This species forms clumps to localized turfs of green tubes that are 3-5 cm tall and up to 2(3) mm wide, which can be compressed and slightly contorted in their upper regions (Image A). Branching and the production of spine-like proliferations are rare and are typically confined to low on the tubes (Image B). Tubes arise from a parenchymatous cushion (Image C) with the cells clearly elongate (up to 28 µm long) and at times rhizoid-like low on the tube and into the upper cushion (Image D). Near the base of the tubes cells are irregular in shape, 3-8 µm, and are irregularly distributed (Image E), whereas at the base of narrower branches they are in meandering rows (Image F) raising the possibility of meandering rows for cells at the base of narrower tubes. Cells near the tops of the tubes are irregular in distribution and slightly larger, 4-10 µm, and separated by moderately thick walls (Image G). In section, our specimen from the mid intertidal at a more exposed location had thin but variable cell walls, overall thickness 14-22 µm (Image H). Our specimen from the low intertidal at a slightly less exposed site had sections with thick inner walls, overall thickness 28-36 µm, with striations evident (Image I). In both cases the actual cells are palisade, 4.5-6 µm wide and 8-12 µm long (Images H & I). Distromatic regions were common in both collections regardless to the production of thin (Image J) or thick (Image K) inner walls.
We only have two collections of this species, both from Haida Gwaii, one each in the low and mid intertidal on rock and cobble respectively.

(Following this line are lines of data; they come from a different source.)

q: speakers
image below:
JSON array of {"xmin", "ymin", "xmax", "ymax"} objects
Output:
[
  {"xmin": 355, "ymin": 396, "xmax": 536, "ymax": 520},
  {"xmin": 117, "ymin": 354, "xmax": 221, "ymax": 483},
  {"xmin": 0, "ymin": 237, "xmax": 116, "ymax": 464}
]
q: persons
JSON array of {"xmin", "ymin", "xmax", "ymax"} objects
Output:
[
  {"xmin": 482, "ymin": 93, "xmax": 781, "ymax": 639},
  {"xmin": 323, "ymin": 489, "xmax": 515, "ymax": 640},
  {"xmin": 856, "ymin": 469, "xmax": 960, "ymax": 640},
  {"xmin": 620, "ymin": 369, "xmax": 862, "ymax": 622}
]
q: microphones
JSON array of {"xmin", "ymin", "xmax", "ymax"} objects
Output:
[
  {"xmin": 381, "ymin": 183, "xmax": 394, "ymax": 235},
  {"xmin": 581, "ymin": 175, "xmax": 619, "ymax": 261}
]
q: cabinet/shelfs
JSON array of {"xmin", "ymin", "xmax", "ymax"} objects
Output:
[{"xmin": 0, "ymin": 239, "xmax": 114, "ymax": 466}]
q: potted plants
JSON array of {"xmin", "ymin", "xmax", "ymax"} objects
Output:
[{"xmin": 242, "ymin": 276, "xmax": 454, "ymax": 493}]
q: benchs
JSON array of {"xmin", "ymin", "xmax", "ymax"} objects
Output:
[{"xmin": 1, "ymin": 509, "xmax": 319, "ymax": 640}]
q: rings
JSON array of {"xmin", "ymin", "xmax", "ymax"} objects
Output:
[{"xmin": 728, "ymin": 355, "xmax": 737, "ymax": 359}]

This is unusual as species in this genus tend to grow in the upper intertidal. Using the standard identification keys (e.g. Gabrielson & Lindstrom 2018), this genetic group would likely be assigned to Blidingia chadefaudii (Feldmann) Bliding or Blidingia minima (Nägeli ex Kützing) Kylin depending on whether the individual examined revealed a thick (Image I) or thin (Image H) inner wall, respectively, and specifically to the latter for growing in the lower zone. The current genetic group has a stronger propensity to manifest as distromatic blades than either of those two species as assigned here, although admittedly observations are based on a low number of specimens. Taxonomic work is needed, but this genetic group is sister to Blidingia minima (Nägeli ex Kützing) Kylin and Blidingia minima (Nägeli ex Kützing) Kylin sensu lato BoF (also collected in the low intertidal) in a tight species complex in our preliminary phylogenetic analyses. There are multiple tufA matches for this genetic group in GenBank from Korea, which may indicate an introduction.
Image A. Individuals growing mid intertidal on cobble, Blackburn Point, Gwaii Haanas; BC (GWS030369).
Image B. Branching and spine-like proliferations occurred low on some tubes (low intertidal on rock, exposed, Alder Island, Gwaii Haanas, BC; GWS019747).
Image C. Erect tubes arise from a parenchymatous base (GWS030369).
Image D. Cells at the base of tubes are elongate (GWS019747).
Image E. Cells low on a tube, irregular in shape and distribution (GWS030369).
Image F. Cells low on a narrow branch, irregular in shape but distributed in meandering rows (GWS030369).
Image G. Cells near the top of a tube, irregular in shape and distribution (GWS030369).
Image H. Section revealing thin but variable thickness of the inner wall for our specimen from the mid intertidal at a more exposed location (GWS030369).
Image I. Section with thick inner walls and clear striations for our specimen from the low intertidal at a less exposed location (GWS019747).
Image J. Distromatic region of a thallus where the tube has thin inner walls (GWS030369).
Image K. Distromatic region of a thallus where the tube has thick inner walls (GWS019747).